- _Work item A_
According to the SageMaker endpoint excerpt, within what scope must an endpoint name be unique?
- _Work item B_
Extract the part of the SageMaker endpoint excerpt that opens with the words containing "waiter.wait(EndpointName=endpoint_name)" and closes with "asynchronous inference endpoint.".

(Extract begins)

Once you have your model and endpoint configuration, use the `CreateEndpoint` API to create your endpoint. The endpoint name must be unique within an AWS Region in your AWS account.

In [None]:
endpoint_name = resource_name.format("Endpoint", datetime.now().strftime("%Y-%m-%d-%H-%M-%S"))

create_endpoint_response = sm_client.create_endpoint(
 EndpointName=endpoint_name, EndpointConfigName=endpoint_config_name
)
print(f"Created Endpoint: {create_endpoint_response['EndpointArn']}")

Validate that the endpoint is created before invoking it:

In [None]:
waiter = sm_client.get_waiter("endpoint_in_service")
print("Waiting for endpoint to create...")
waiter.wait(EndpointName=endpoint_name)
resp = sm_client.describe_endpoint(EndpointName=endpoint_name)
print(f"Endpoint Status: {resp['EndpointStatus']}")

### 1.4 Setup AutoScaling policy (Optional) 

This section describes how to configure autoscaling on your asynchronous endpoint using Application Autoscaling. You need to first register your endpoint variant with Application Autoscaling, define a scaling policy, and then apply the scaling policy. In this configuration, we use a custom metric, `CustomizedMetricSpecification`, called `ApproximateBacklogSizePerInstance`. Please refer to the SageMaker Developer guide for a detailed list of metrics available with your asynchronous inference endpoint.

In [None]:
client = boto3.client(
 "application-autoscaling"

(Extract ends)
(Supplied material begins)

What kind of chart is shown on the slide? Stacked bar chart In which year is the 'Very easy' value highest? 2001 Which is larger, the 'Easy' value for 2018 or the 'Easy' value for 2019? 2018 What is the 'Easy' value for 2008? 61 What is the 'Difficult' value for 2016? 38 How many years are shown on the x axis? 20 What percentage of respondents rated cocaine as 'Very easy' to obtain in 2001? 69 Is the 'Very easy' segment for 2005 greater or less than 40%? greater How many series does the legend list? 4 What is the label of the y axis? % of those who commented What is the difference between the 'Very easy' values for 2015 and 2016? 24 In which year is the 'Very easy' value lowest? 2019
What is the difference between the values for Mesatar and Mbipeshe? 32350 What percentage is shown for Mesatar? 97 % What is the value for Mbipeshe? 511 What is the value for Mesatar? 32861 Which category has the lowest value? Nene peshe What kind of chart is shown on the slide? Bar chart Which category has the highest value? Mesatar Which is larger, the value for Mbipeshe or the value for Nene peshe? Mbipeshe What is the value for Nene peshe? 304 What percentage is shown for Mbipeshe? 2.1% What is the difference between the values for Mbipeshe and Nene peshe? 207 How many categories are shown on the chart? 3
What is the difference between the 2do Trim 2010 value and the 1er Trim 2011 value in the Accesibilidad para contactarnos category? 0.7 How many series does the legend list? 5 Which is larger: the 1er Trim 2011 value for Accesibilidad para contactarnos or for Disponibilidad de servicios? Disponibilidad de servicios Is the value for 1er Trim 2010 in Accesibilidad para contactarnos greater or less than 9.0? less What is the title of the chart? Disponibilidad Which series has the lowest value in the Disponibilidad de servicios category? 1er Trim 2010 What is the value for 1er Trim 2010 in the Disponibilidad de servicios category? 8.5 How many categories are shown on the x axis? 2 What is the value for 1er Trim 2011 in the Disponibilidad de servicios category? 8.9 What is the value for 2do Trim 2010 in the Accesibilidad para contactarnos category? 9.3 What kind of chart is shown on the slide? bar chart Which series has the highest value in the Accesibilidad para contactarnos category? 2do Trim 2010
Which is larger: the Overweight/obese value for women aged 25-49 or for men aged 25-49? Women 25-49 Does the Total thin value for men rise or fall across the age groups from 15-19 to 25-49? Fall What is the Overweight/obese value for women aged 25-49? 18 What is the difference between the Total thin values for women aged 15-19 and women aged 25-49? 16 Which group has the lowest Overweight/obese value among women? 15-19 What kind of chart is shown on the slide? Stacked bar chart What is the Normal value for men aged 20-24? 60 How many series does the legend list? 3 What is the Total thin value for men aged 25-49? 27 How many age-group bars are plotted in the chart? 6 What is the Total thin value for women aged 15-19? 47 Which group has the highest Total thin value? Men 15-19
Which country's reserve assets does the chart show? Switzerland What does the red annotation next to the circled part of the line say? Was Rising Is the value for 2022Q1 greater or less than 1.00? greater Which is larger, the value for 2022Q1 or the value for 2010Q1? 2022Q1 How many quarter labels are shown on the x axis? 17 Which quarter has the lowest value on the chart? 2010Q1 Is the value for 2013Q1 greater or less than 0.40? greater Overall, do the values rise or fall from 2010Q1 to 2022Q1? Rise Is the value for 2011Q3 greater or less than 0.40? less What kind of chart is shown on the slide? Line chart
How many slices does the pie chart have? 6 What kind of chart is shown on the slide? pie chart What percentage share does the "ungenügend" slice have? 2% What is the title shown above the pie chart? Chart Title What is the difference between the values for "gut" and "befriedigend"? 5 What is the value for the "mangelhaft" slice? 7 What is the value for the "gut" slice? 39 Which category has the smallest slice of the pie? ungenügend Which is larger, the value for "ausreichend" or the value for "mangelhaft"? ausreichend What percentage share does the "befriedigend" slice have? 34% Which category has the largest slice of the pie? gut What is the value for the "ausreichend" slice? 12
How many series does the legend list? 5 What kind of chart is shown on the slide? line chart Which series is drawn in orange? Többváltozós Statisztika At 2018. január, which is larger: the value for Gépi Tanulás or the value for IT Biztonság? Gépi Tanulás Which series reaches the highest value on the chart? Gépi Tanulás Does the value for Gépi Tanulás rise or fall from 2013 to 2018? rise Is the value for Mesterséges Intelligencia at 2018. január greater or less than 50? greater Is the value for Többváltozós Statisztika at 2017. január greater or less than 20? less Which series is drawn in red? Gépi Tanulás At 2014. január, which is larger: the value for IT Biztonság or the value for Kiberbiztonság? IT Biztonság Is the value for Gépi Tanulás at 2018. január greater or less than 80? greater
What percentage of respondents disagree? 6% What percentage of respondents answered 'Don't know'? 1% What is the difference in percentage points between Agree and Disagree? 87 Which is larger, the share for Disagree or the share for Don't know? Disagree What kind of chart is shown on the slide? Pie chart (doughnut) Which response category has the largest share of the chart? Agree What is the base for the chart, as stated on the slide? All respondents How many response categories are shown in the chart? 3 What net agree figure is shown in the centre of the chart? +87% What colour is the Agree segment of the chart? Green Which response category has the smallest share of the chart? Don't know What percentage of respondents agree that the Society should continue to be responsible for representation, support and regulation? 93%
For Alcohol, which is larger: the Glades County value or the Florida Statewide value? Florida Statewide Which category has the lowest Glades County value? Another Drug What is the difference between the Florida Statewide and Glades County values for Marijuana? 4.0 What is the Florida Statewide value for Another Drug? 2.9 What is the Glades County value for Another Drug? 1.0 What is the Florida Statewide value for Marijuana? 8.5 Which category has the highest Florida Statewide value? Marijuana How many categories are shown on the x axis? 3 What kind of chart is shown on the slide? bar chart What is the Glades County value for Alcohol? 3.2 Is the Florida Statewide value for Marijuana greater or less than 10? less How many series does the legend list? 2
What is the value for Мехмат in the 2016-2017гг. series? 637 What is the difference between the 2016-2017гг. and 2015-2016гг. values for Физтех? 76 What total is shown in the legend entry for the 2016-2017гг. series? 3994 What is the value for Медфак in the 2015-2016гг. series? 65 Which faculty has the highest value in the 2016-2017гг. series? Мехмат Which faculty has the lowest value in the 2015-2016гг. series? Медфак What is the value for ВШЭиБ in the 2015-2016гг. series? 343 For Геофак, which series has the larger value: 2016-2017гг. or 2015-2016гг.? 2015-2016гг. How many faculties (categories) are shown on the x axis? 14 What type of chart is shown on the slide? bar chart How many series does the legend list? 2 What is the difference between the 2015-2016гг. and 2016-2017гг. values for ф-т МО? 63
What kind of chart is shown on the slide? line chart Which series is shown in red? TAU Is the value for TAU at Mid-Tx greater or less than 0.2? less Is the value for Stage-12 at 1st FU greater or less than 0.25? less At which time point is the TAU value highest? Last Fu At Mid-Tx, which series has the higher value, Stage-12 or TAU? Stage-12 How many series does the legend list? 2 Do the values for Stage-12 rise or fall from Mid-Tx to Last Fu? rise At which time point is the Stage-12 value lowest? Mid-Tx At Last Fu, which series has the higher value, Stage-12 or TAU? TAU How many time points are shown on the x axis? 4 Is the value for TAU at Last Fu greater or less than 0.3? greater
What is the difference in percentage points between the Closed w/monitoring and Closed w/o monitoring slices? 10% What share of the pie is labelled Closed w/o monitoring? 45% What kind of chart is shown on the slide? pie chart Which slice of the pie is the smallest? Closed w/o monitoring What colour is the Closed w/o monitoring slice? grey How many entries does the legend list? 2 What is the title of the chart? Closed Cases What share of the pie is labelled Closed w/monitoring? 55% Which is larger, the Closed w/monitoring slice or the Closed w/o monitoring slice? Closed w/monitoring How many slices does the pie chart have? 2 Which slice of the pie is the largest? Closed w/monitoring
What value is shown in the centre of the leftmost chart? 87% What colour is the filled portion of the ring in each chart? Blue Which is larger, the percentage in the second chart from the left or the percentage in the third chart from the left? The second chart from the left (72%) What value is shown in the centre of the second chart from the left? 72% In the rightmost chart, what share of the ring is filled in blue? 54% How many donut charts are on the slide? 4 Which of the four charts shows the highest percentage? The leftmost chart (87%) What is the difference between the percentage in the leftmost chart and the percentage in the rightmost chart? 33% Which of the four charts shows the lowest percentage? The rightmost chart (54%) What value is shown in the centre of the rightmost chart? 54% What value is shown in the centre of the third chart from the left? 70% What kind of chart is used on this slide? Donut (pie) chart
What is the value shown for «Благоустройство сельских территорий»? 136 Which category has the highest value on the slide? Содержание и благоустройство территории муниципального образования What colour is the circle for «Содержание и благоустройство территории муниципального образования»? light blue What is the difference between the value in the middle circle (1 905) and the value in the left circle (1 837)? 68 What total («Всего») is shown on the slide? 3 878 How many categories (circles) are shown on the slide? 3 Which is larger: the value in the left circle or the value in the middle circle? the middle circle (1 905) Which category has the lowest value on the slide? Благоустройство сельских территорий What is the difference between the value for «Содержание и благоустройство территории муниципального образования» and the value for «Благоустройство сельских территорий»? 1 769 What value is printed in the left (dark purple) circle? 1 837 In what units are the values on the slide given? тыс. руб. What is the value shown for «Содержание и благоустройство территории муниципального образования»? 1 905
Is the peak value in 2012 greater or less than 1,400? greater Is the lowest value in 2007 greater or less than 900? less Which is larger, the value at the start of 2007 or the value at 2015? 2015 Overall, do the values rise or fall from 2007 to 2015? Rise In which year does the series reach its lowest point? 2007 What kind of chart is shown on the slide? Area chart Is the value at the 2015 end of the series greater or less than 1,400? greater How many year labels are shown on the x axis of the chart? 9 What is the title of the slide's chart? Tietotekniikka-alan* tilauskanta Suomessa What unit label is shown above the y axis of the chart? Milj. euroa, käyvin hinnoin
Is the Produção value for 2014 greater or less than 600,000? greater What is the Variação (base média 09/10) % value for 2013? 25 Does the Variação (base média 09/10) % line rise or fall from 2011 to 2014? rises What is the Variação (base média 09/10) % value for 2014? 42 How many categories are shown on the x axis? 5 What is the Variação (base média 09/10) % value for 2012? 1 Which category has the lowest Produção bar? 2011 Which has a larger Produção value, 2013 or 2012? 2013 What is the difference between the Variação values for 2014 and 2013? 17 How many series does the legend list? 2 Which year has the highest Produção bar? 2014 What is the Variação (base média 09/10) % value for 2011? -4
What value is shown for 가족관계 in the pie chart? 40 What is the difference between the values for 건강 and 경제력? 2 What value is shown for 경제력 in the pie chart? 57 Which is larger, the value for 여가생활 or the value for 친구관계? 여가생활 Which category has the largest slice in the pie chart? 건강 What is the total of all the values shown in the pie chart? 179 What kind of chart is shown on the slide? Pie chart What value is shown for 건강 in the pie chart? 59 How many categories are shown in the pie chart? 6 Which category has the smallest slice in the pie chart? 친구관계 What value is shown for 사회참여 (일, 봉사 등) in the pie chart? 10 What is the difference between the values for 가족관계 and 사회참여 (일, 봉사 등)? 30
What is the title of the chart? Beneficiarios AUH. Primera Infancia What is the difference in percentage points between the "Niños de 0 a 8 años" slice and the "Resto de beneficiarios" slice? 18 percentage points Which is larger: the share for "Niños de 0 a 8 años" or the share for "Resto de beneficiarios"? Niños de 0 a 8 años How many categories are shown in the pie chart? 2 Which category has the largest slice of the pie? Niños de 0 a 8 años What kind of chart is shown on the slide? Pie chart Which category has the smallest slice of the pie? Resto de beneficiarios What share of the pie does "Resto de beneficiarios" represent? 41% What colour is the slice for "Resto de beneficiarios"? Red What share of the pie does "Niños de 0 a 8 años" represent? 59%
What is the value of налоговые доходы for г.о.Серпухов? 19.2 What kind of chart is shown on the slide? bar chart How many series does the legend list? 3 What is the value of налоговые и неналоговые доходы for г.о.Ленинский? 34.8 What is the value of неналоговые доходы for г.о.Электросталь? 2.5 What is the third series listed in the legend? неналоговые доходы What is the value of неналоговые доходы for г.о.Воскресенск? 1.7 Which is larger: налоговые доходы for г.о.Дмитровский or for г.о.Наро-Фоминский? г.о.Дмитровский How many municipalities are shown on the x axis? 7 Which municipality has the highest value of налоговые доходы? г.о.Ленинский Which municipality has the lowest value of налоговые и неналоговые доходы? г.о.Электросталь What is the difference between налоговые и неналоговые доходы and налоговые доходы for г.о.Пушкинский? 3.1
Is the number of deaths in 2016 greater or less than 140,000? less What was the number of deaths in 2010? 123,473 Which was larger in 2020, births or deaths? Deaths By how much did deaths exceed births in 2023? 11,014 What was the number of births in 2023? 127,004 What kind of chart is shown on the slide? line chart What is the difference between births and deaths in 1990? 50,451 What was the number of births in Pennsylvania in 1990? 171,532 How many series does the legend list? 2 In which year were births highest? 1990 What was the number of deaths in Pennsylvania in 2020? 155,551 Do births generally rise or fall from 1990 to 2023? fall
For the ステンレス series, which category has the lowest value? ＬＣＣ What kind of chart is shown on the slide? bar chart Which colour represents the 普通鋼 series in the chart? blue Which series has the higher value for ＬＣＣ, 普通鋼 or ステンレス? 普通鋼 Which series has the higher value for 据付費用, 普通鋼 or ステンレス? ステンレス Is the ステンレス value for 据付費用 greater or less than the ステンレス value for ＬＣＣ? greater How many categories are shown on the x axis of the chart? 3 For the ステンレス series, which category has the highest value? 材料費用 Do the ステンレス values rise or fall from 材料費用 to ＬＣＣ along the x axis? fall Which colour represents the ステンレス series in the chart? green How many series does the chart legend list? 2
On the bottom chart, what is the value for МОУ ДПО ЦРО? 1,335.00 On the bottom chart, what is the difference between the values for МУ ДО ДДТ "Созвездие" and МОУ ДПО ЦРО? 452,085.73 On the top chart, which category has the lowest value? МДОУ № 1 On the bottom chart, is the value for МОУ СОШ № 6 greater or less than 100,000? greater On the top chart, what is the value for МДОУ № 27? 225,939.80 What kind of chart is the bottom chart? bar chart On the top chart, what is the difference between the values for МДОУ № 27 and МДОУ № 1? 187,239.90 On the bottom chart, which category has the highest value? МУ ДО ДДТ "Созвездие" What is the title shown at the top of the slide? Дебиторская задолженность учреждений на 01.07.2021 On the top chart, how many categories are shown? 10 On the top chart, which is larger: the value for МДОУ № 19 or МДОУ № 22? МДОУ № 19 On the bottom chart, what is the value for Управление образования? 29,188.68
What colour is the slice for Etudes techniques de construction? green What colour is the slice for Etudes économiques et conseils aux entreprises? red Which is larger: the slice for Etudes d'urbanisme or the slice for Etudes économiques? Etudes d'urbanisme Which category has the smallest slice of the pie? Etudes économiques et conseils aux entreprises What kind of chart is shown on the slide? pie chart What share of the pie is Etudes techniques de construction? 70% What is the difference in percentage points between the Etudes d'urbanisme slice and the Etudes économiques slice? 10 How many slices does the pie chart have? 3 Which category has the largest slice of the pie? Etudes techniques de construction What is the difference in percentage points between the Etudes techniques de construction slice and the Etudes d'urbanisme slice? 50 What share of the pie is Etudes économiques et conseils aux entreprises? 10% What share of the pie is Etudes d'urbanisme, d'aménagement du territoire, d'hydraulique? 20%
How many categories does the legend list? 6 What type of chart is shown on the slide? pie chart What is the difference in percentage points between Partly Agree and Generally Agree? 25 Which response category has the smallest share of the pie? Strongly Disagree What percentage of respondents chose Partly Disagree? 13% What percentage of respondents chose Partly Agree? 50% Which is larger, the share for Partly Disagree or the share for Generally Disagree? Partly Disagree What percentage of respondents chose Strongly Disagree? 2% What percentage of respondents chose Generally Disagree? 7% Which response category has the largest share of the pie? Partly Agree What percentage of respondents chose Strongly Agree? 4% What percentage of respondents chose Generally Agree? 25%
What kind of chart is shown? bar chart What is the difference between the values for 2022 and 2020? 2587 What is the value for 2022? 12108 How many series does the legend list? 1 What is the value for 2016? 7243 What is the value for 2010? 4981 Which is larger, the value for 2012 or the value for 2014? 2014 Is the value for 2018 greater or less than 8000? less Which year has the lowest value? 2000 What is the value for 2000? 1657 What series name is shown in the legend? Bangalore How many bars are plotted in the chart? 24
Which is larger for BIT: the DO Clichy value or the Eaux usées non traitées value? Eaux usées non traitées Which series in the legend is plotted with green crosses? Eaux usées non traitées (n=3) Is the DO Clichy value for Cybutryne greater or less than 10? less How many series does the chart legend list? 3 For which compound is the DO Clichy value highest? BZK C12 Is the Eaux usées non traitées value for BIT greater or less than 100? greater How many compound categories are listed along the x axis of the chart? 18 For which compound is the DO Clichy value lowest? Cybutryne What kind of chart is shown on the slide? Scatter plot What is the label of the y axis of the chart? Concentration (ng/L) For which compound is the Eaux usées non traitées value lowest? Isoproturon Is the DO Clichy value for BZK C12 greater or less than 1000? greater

(Supplied material ends)

- _Exercise result A_
Within an AWS Region in your AWS account.

- _Exercise result B_
waiter.wait(EndpointName=endpoint_name)
resp = sm_client.describe_endpoint(EndpointName=endpoint_name)
print(f"Endpoint Status: {resp['EndpointStatus']}")

### 1.4 Setup AutoScaling policy (Optional) 

This section describes how to configure autoscaling on your asynchronous endpoint using Application Autoscaling. You need to first register your endpoint variant with Application Autoscaling, define a scaling policy, and then apply the scaling policy. In this configuration, we use a custom metric, `CustomizedMetricSpecification`, called `ApproximateBacklogSizePerInstance`. Please refer to the SageMaker Developer guide for a detailed list of metrics available with your asynchronous inference endpoint.